Sunday, August 06, 2006

Excuse the Fit, but I'm Throwing One!

This was taken in my back yard. Not in August of 2005 after Katrina, but today, August 6, 2006.

Under that huge broken oak limb that’s hanging by a splitter from the trunk of that even bigger oak tree, is my husband's gas grill, charcoal grill, a patio chair, and a number of my plants and flower pots. The biggest part of the limb is still stuck against the trunk, but when it comes down, and it will, it's crashing through my chain link fence. (It would probably get the truck too, buy my husband parked it across the street and is leaving it there until the limb is gone.)

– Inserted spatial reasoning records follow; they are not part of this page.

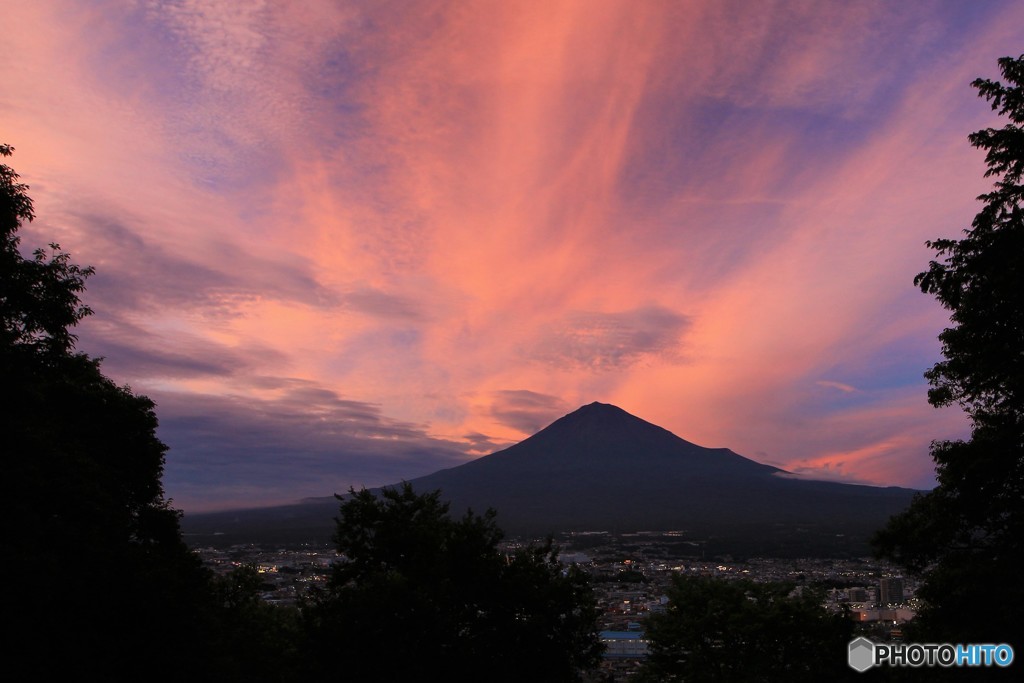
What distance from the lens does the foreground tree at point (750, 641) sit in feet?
59.7

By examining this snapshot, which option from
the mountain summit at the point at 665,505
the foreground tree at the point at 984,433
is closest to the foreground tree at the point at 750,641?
the foreground tree at the point at 984,433

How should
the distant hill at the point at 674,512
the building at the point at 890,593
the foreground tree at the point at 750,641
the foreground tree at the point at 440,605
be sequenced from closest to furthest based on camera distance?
the foreground tree at the point at 440,605 → the foreground tree at the point at 750,641 → the building at the point at 890,593 → the distant hill at the point at 674,512

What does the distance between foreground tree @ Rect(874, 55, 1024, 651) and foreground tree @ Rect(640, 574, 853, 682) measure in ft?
19.9

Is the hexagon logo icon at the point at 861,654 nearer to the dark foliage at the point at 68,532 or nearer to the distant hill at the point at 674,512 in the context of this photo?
the dark foliage at the point at 68,532

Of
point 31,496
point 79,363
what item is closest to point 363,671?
point 31,496

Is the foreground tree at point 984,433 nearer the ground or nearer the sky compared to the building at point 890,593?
nearer the sky

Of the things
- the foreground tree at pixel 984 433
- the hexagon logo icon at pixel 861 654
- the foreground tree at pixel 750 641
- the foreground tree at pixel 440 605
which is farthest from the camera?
the foreground tree at pixel 750 641

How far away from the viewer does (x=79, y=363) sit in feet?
56.2

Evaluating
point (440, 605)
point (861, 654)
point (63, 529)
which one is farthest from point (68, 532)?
point (861, 654)

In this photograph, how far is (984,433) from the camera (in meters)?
12.2

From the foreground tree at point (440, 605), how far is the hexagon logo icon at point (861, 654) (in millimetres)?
7281

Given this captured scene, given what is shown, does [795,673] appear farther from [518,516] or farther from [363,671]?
[518,516]

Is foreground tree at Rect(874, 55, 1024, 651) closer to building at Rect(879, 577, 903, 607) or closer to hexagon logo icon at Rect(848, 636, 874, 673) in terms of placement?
hexagon logo icon at Rect(848, 636, 874, 673)

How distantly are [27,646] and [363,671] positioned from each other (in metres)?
6.47
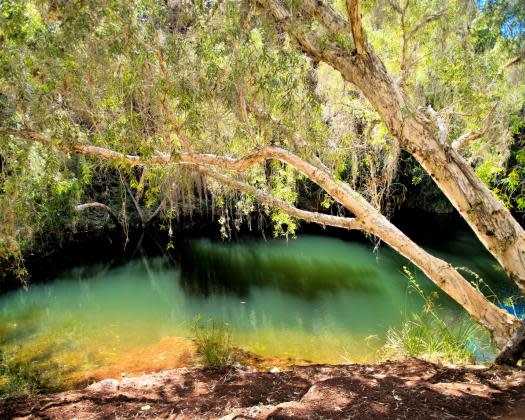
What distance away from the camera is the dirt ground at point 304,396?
2951mm

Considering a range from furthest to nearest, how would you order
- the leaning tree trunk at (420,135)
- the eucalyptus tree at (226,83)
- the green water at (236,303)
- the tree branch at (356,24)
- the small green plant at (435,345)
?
the green water at (236,303), the small green plant at (435,345), the leaning tree trunk at (420,135), the eucalyptus tree at (226,83), the tree branch at (356,24)

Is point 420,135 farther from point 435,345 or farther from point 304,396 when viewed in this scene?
point 304,396

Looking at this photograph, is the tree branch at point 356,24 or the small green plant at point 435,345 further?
the small green plant at point 435,345

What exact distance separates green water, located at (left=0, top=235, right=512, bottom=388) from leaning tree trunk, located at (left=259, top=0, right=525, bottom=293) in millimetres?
2946

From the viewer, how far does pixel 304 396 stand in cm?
335

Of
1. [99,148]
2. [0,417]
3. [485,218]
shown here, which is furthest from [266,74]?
[0,417]

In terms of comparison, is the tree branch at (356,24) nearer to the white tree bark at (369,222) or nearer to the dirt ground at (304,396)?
the white tree bark at (369,222)

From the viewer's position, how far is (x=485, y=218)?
4.57 m

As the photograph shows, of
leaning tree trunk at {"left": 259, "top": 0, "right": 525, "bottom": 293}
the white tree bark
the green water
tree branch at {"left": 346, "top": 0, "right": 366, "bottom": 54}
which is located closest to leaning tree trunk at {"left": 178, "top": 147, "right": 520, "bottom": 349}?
the white tree bark

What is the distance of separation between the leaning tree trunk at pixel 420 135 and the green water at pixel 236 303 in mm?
2946

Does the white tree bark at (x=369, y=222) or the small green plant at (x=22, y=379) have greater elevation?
the white tree bark at (x=369, y=222)

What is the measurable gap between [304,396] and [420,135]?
294cm

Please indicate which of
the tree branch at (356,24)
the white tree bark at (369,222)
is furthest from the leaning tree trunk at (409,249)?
the tree branch at (356,24)

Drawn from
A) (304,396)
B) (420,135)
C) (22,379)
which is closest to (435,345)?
(420,135)
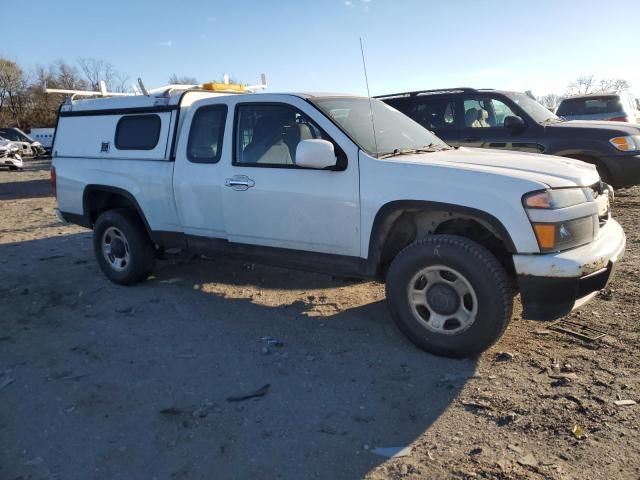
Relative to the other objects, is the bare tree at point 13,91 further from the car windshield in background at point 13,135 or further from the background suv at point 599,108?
the background suv at point 599,108

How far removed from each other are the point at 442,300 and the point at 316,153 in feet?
4.50

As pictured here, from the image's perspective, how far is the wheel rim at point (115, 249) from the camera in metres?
5.59

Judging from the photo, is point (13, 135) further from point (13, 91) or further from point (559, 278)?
point (13, 91)

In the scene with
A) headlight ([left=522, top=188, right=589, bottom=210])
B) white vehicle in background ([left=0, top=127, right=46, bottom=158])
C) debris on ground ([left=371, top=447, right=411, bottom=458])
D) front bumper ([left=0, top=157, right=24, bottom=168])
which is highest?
white vehicle in background ([left=0, top=127, right=46, bottom=158])

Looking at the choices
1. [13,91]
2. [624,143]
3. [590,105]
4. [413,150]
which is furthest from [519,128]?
[13,91]

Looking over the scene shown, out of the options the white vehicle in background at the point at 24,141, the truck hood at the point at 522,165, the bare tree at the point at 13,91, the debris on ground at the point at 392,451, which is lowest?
the debris on ground at the point at 392,451

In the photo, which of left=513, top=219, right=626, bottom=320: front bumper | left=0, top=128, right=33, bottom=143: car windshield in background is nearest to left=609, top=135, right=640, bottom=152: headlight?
left=513, top=219, right=626, bottom=320: front bumper

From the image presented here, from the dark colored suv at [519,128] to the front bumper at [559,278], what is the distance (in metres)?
4.69

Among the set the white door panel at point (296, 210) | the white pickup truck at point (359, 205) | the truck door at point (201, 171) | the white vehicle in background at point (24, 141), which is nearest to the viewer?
the white pickup truck at point (359, 205)

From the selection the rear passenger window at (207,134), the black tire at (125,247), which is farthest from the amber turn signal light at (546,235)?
the black tire at (125,247)

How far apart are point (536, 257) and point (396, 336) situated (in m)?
1.30

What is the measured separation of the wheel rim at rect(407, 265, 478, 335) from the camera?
3572 millimetres

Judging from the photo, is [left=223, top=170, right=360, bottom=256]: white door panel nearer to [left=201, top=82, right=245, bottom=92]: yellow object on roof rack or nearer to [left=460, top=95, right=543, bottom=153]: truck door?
[left=201, top=82, right=245, bottom=92]: yellow object on roof rack

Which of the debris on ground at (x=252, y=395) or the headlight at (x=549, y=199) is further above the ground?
the headlight at (x=549, y=199)
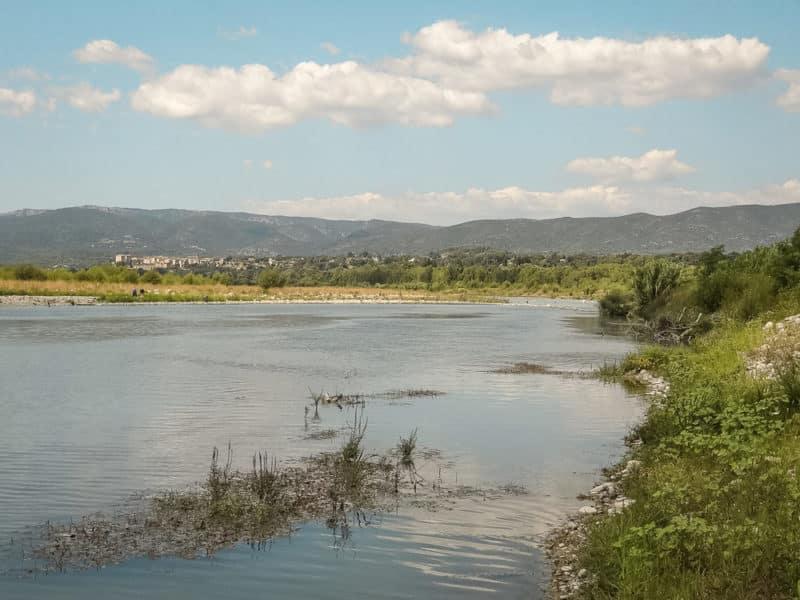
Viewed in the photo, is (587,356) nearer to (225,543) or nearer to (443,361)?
(443,361)

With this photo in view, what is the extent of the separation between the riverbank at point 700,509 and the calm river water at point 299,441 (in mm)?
707

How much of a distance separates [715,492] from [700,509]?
1.17 ft

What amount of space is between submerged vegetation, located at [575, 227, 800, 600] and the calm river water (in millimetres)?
1107

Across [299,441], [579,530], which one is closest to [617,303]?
[299,441]

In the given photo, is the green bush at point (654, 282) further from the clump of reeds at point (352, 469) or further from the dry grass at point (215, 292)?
the dry grass at point (215, 292)

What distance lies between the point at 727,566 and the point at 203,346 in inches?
1448

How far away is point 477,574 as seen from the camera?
30.5 ft

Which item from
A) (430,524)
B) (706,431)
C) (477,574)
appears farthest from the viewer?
(706,431)

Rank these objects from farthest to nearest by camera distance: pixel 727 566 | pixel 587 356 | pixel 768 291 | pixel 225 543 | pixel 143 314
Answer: pixel 143 314, pixel 587 356, pixel 768 291, pixel 225 543, pixel 727 566

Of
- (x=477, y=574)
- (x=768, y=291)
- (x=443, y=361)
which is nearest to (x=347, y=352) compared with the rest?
(x=443, y=361)

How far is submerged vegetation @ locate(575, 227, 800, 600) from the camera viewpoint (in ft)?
24.3

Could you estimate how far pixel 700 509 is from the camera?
30.7ft

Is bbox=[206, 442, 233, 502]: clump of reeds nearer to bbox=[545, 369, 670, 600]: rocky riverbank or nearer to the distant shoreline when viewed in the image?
bbox=[545, 369, 670, 600]: rocky riverbank

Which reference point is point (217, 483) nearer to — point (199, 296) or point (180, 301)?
point (180, 301)
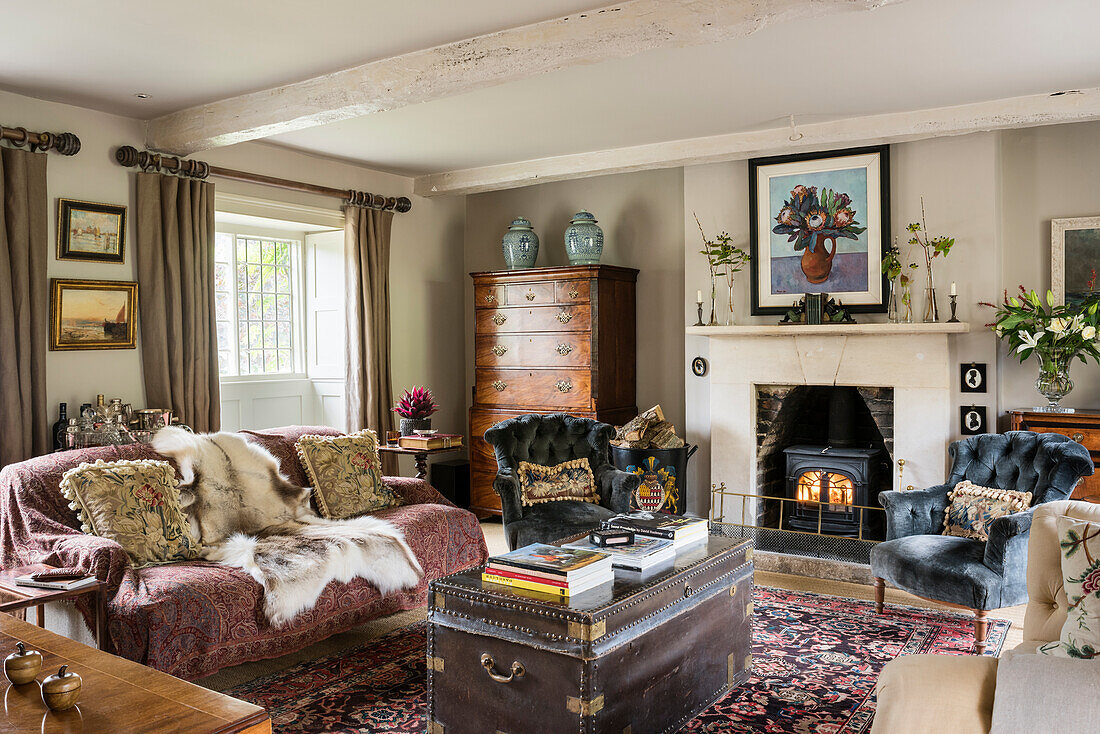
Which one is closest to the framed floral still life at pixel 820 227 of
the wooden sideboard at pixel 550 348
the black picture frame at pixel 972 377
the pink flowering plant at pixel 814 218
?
the pink flowering plant at pixel 814 218

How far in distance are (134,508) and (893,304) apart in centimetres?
441

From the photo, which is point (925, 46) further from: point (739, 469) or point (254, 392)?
point (254, 392)

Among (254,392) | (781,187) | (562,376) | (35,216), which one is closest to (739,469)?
(562,376)

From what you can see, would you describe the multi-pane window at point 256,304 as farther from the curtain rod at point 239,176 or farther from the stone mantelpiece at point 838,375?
the stone mantelpiece at point 838,375

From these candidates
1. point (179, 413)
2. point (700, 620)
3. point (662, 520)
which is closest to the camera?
point (700, 620)

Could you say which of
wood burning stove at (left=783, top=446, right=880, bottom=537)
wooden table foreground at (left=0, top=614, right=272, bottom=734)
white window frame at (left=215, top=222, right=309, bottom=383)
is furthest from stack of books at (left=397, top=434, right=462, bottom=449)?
wooden table foreground at (left=0, top=614, right=272, bottom=734)

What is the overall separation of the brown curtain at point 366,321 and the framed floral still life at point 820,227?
8.66 feet

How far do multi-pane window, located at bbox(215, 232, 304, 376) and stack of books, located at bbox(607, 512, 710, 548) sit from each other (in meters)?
3.45

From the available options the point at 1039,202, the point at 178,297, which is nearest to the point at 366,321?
the point at 178,297

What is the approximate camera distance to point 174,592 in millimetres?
3178

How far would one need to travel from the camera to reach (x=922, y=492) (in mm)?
4258

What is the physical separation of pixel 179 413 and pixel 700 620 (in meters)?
3.27

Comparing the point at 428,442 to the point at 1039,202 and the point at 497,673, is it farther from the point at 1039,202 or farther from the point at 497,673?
the point at 1039,202

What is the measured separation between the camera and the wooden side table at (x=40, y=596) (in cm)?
296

If I hadn't been so angry, I think I would have just sat right down in the middle of the new mess and cried. I tried to get that tree with its spilt limbs taken down. Or even just the limbs taken out. It’s a big, big oak tree, and I never wanted to see it go, but Katrina just got the best of it. The limbs, like the two that came down today, have spilt-off hunks missing from them.

After I signed papers, FEMA came out and looked, took down two small pieces of limbs, had their tree expert agree the tree needed to come down, and then they refused to do it. Said it was really on city property and a city (Bogalusa, Louisiana) problem. I told the FEMA tree expert that those splintered limbs couldn't hold their weight up there, and they were going to come down on my property no matter who the tree belonged to. He said they would come down, some year. (He said that only weeks ago.) They were supposed to be taking down any trees or limbs that were leaning or a danger to homes.

Well, that the tree is on city property, I know that, and it is all fine and good I guess, but the corner of my house, my truck, my yard, my fence, and other things like my plants, don’t belong to the city of Bogalusa, and those things, my family’s things, are what’s going to get crushed when those big limbs come down. Like today. (It would cost hundreds for me to pay someone to come take it down for me. It's a city tree and they should pay to have it removed if FEMA says it's their problem.)

The city of course isn't going to touch the tree--I'll bet you. The tree on the other side of my driveway is a hollow oak and has a big dead limb that sticks out over the driveway, over my car. (My new car that I had to buy because I couldn’t leave my other car parked in my own driveway because I thought during Katrina that hollow tree would come down on it. I had to move it to protect it. Well, the tree actually stood, but the lower land spot beside my house where I moved the car to, flooded so badly that my car was totaled.)

That tree has been sick and hollow for many years. The city of Bogalusa marked it after I complained, and said they would take it down. That was some where around fifteen years ago. My mother's been gone for eleven, and it was years before she died. They've marked it a couple of other times over the years, after I've fussed again, and all that's happened is the paint mark has worn off with time. That tree and the one that lost the limb today, were both marked to be cut after Katrina. But that didn't happen then either. Seems FEMA was ticked at the city for having to take down trees on city property that the city should have handled, and I guess the city was ticked at FEMA for leaving a lot of those trees for the city to take care of later.

And guess who is paying the price for their battle?

Sorry for the little fit, but sometimes you just gotta scream or you'll just blow up.

2 comments:

Tami P said...

I'm so sorry. After all you've had to deal with when Katrina hit, to be slapped again by mother nature seems just downright cruel. Doesn't help that government officials seem more concerned with passing it off on each other either, or just plain shrugging it off althogether.

Does your insurance cover something like this? Not a huge consolation if it did, but at least you could maybe get some of the lost items back.

Charlotte Dillon said...

I haven't been too happy with Mother Nature in the last year, but such is life. (Smile) Unless there's a lot of damage, there's no use in contacting the insurance company. Heck, it's even uselss sometimes when there is a lot of damage. Learned that one the hard way.